Por María Pía Escobar.
Aunque la chupada del dedo índice parezca el núcleo de la escena, lo principal se encuentra en la cabeza de la señora de rojo, la que se chupa el dedo (más que una chupada, ya se verá, es una metida de dedo).
El protagonista de la foto es, sin ir más lejos, el bucle delantero, blanco como la leche, que se ubica a la izquierda del espectador, sobre el ojo más abierto de la señora de rojo o, si se quiere, sobre el arco de su inexistente ceja.
Es necesario, para comenzar la cruzada, develar al mayor distractor del bucle o, dicho de otra forma, derribar a su enemigo: la metida del dedo en la boca.
Para ello, advirtamos lo siguiente:
La escena es una foto; es decir, los movimientos están detenidos.
Aunque esta consideración parezca irrelevante y obvia, es fundamental: a pesar de que el dedo presuma protagonismo, es un movimiento más dentro de los millones que ocurren en la foto.
Pero acontece en esta foto una injusticia común: para el público, el movimiento de una ola que revienta contra una roca predomina sobre el movimiento de un bloque de manjar que emerge y chorrea desde la punta de un cuchuflí. Un manjar que, aunque caiga con la elegancia y firmeza de una lava ardiente, será siempre opacado por la rapidez de la ola.
Pongámoslo así: en esta foto, la metida del dedo en la boca es la ola y el bucle el manjar.
Pero si se va más allá, si se ahonda en la naturaleza del bucle, si se plantea una competencia, su movimiento predomina por sobre el movimiento del dedo: como se dejó entrever, lo que se observa en la foto no es una chupada. Chupar supone una acción que no es palpable en la foto; por lo tanto, queda en el mundo de los supuestos. Lo concreto es la metida de un dedo a una boca. Posiblemente, con una lengua que lo envuelve, nada más. Asumir lamidas o succiones sería ahondar en conjeturas.
Todo admirador de lo tangible, como quien habla, afirmará que el movimiento más hermoso que se observa en la foto radica en el bucle que, incluso detenido, proyecta una perpetua traslación: se enrosca y seguirá haciéndolo, poco a poco en sí mismo, un movimiento infinito: uróboros.
Nada más que decir sobre la victoria del bucle sobre el dedo en la boca.
Pero si lo anterior no fuese suficiente como demostración de la importancia del bucle, se disponen dos argumentos irrefutables:
1. El bucle, forma y fondo
La escena es un concurso de postres.
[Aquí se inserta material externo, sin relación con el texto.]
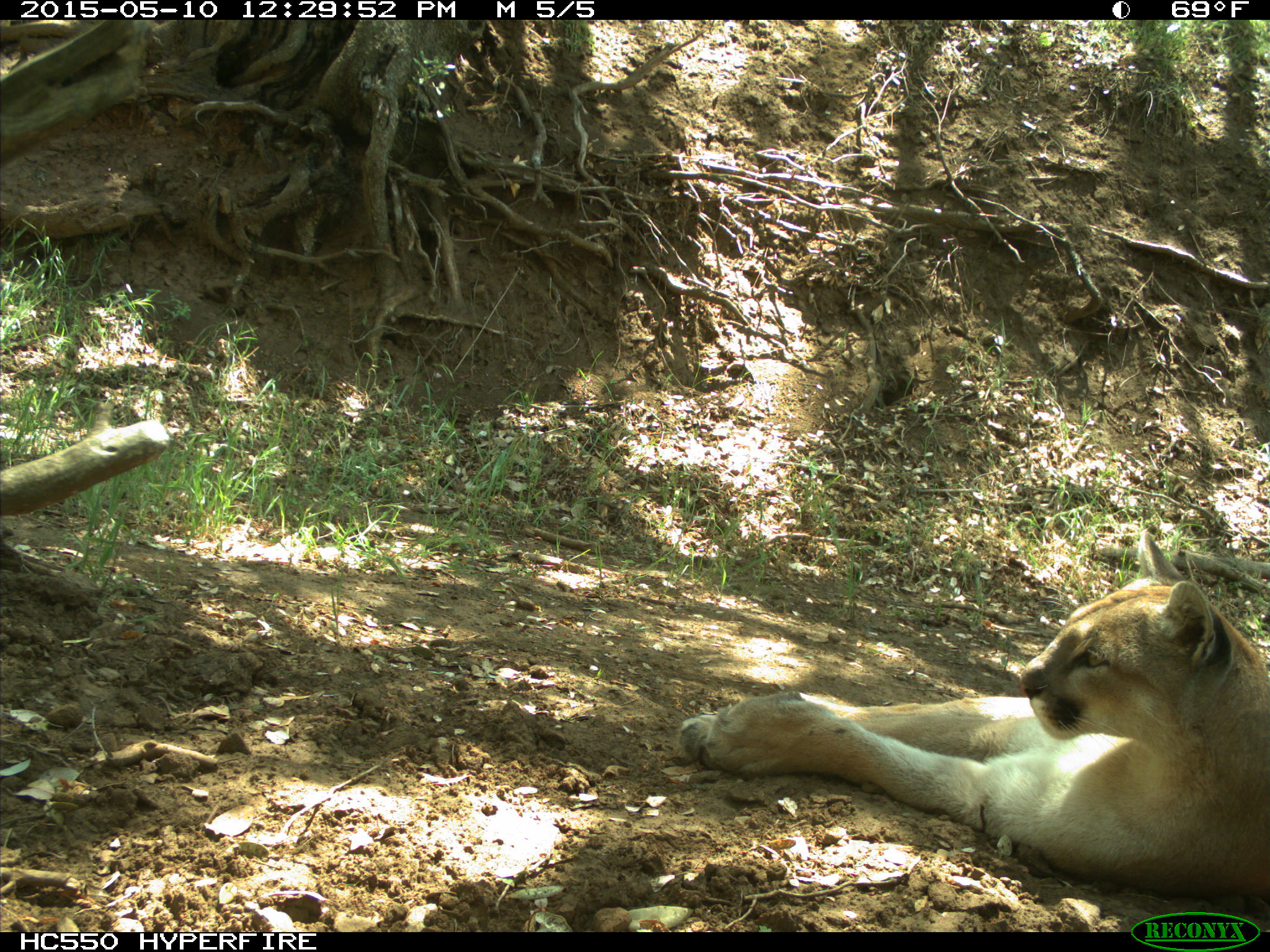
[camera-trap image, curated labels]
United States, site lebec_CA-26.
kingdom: Animalia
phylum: Chordata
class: Mammalia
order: Carnivora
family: Felidae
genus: Puma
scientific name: Puma concolor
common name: mountain lion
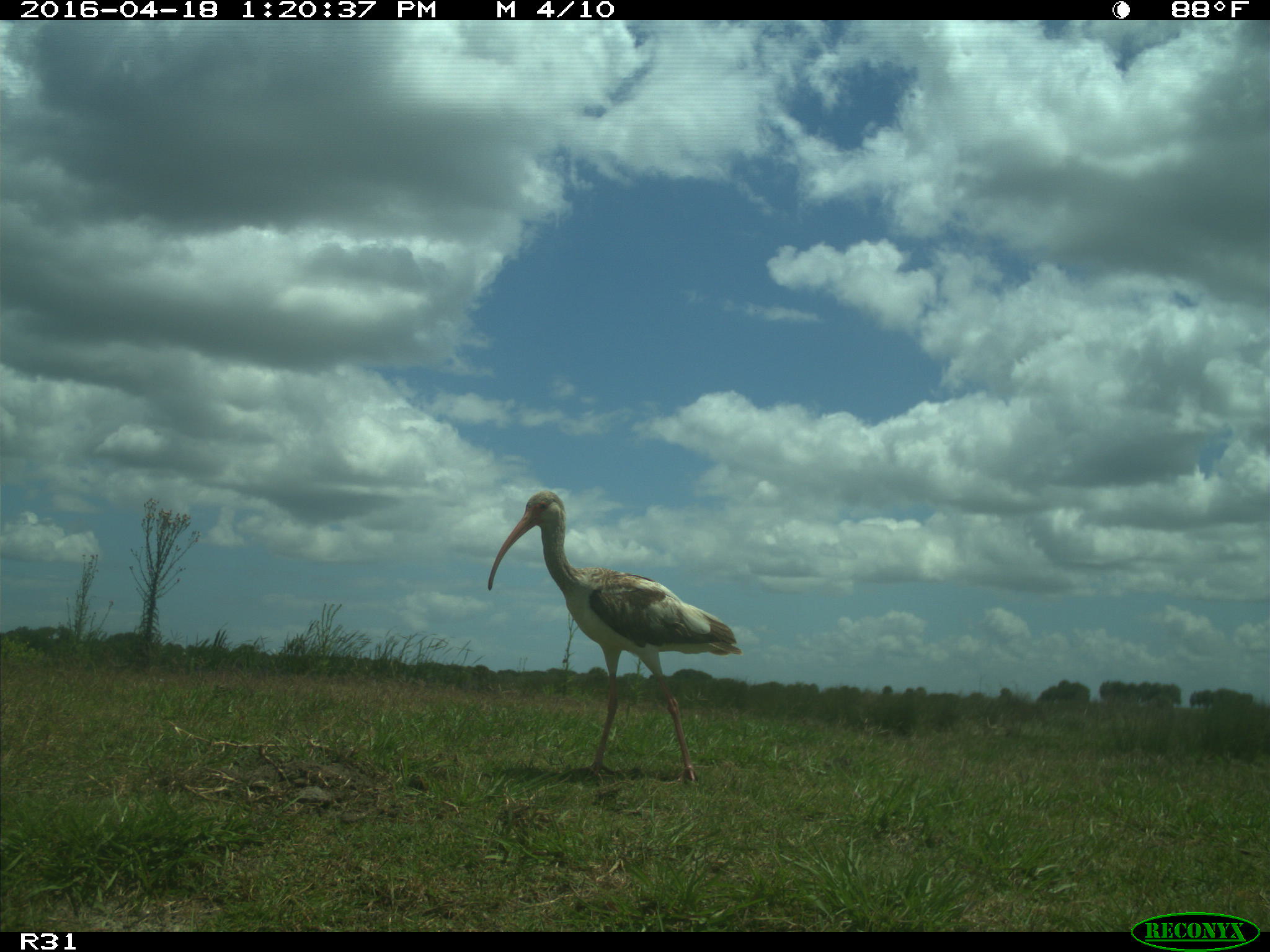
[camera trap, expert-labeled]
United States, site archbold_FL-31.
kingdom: Animalia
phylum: Chordata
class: Aves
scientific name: Aves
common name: birds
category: unidentified bird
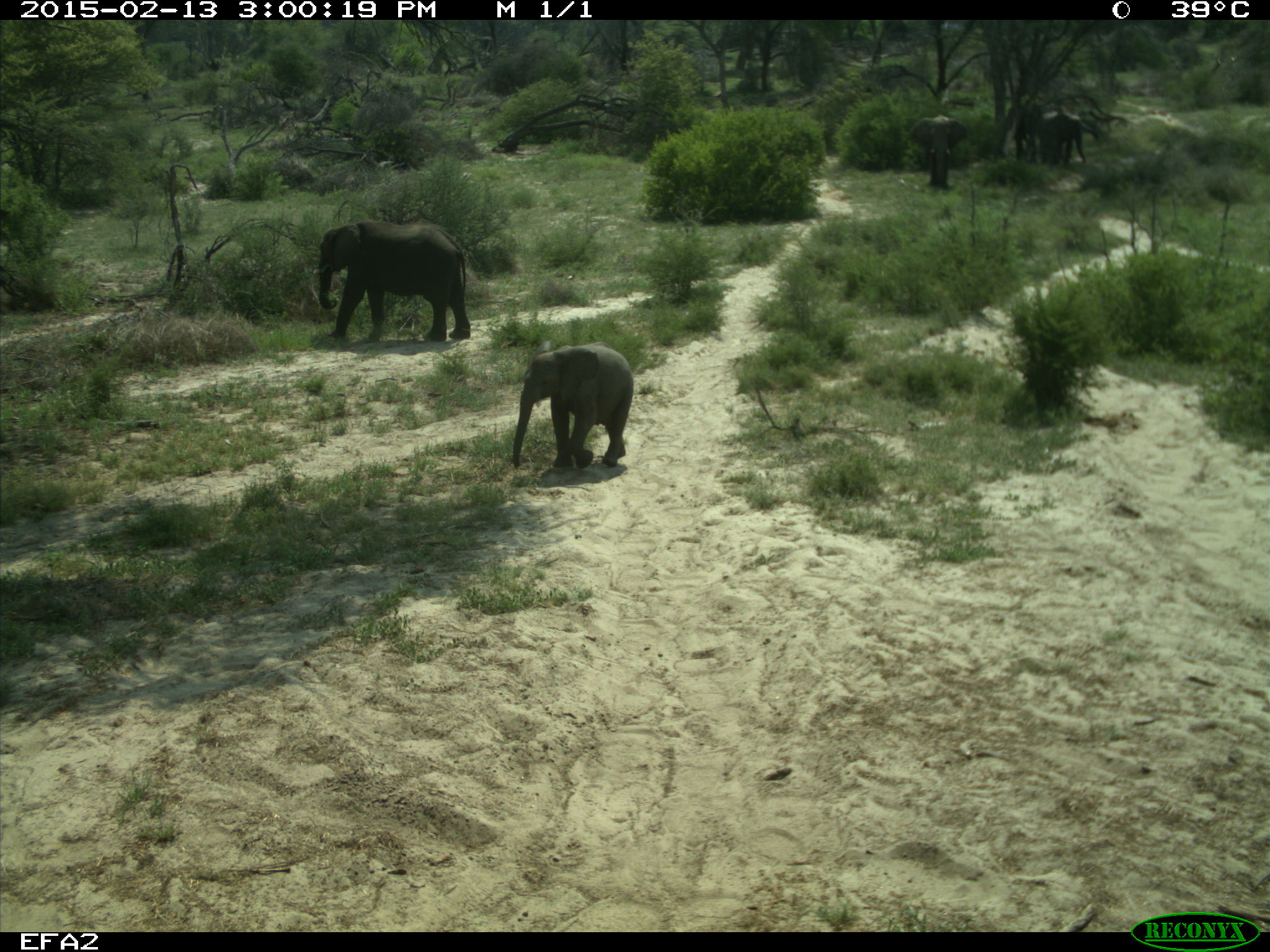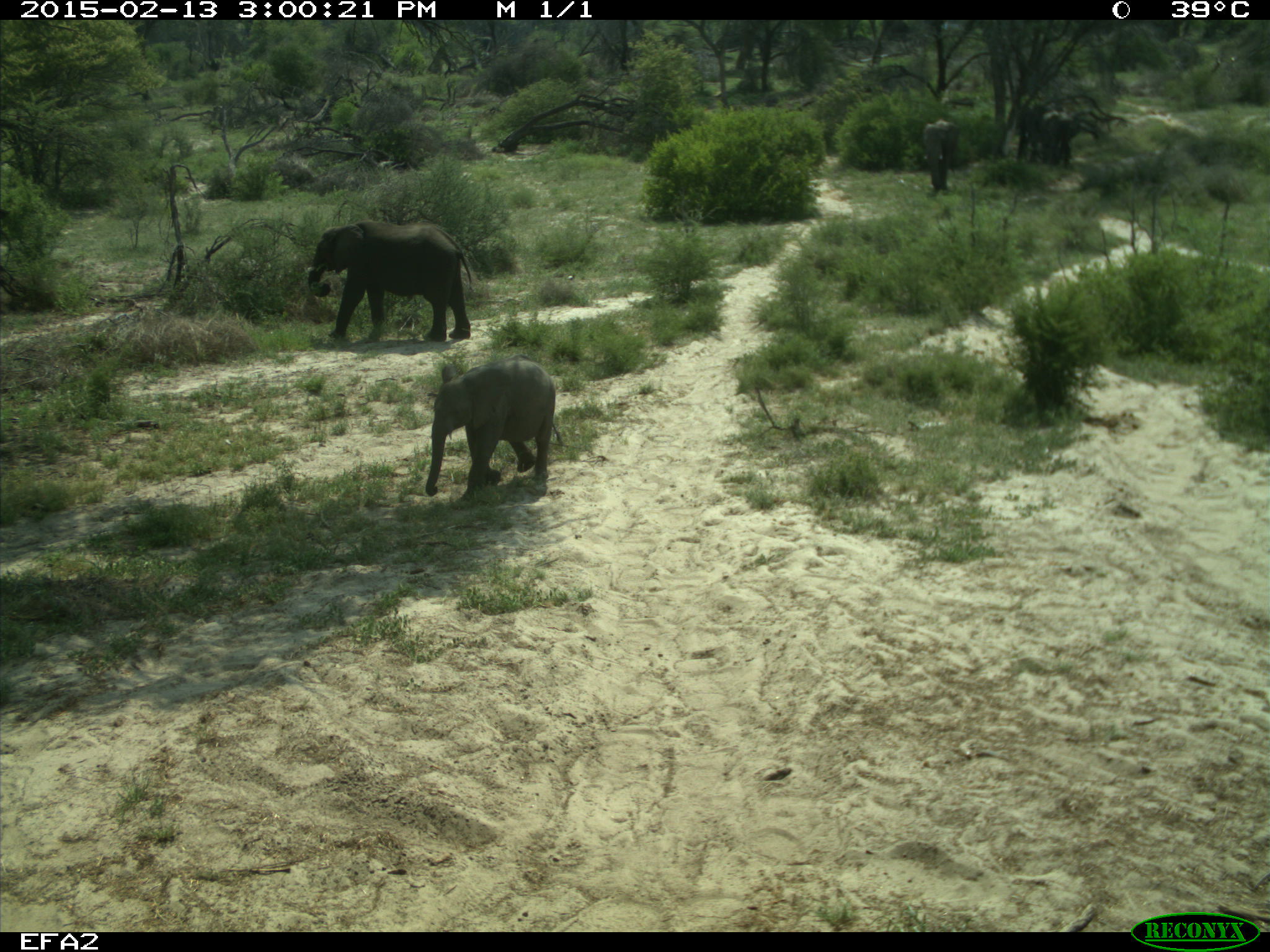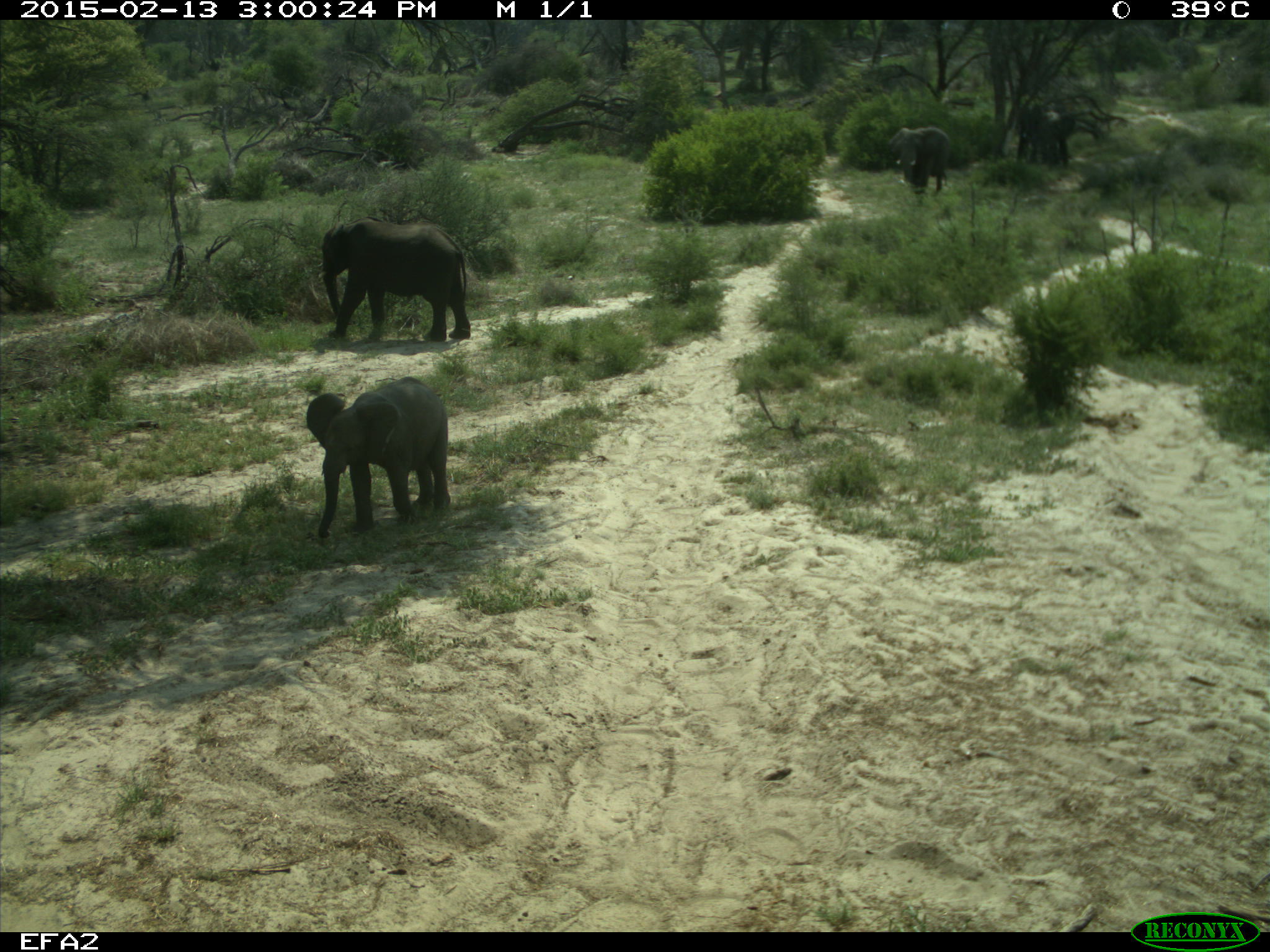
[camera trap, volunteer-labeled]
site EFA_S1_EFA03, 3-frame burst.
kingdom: Animalia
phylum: Chordata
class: Mammalia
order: Proboscidea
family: Elephantidae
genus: Loxodonta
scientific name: Loxodonta africana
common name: african bush elephant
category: elephant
Elephant (african bush elephant) (Loxodonta africana), count 4. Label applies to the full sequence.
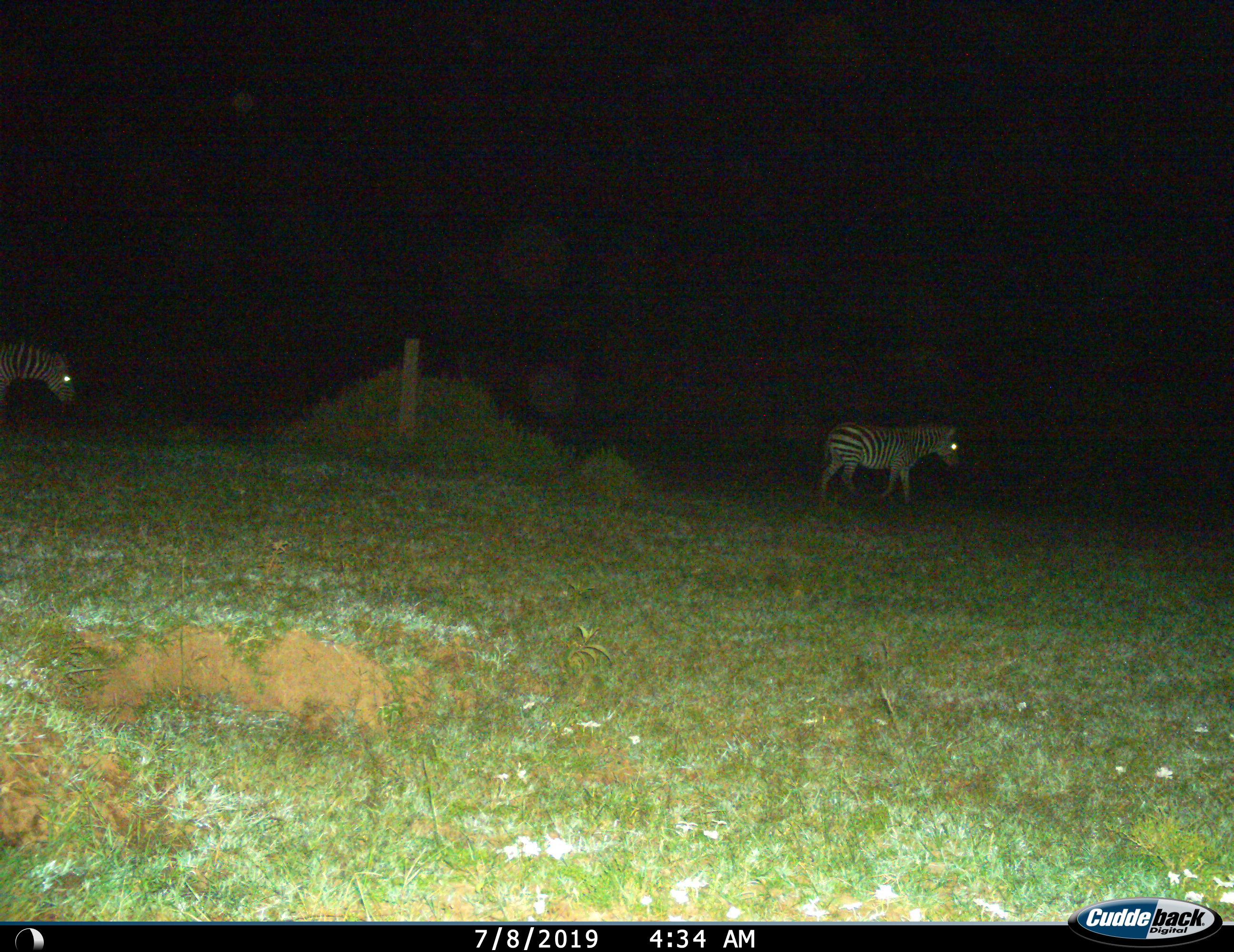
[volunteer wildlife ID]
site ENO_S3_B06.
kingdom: Animalia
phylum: Chordata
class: Mammalia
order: Perissodactyla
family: Equidae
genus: Equus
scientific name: Equus quagga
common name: plains zebra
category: zebraplains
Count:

Las tres mujeres: la portadora –más no solo gestora– del bucle, la que mira el browni cubierto de nueces y, finalmente, la que está al fondo que no se ve del todo cómoda pero que de todas formas sostiene con firmeza algo en cada mano, se encuentran en plena deliberación sobre las materias en concurso.
La primera mujer, prueba; la segunda, observa y la tercera, toca: nuevamente el bucle parte de la acción protagónica; ya no sólo enroscándose en sí mismo: al bucle, en un tiempo razonable, llegarán las materias dulces por la vasta red de capilares que lo sostienen.
El bucle es parte de un goce físico.
2. El bucle fuera del contexto de Parr
Si se recorta al bucle, como imagen, si se lo traslada a un papel blanco, o a otra escena; al Amazonas, por ejemplo, sobre un tronco húmedo al lado de un mono tití, o donde se quiera, ocurre algo majestuoso: su naturaleza de pelo se pierde para encarnar la de un postre –que es el meollo de la foto, porque la foto habla no solo de infinitos, también de postres.
Si se traslada el bucle, entonces, a un escenario ajeno a su origen –la cabeza– aparece un merenguito, crujiente y clásico postre que se prepara con claras de huevos, azúcar y persistencia.
¡El bucle como postre infinito que se devora a sí mismo!
Palabras clave: trascendencia del soporte / bucle ad eternum/ transgresión del yo del bucle / máscaras bucleanianas.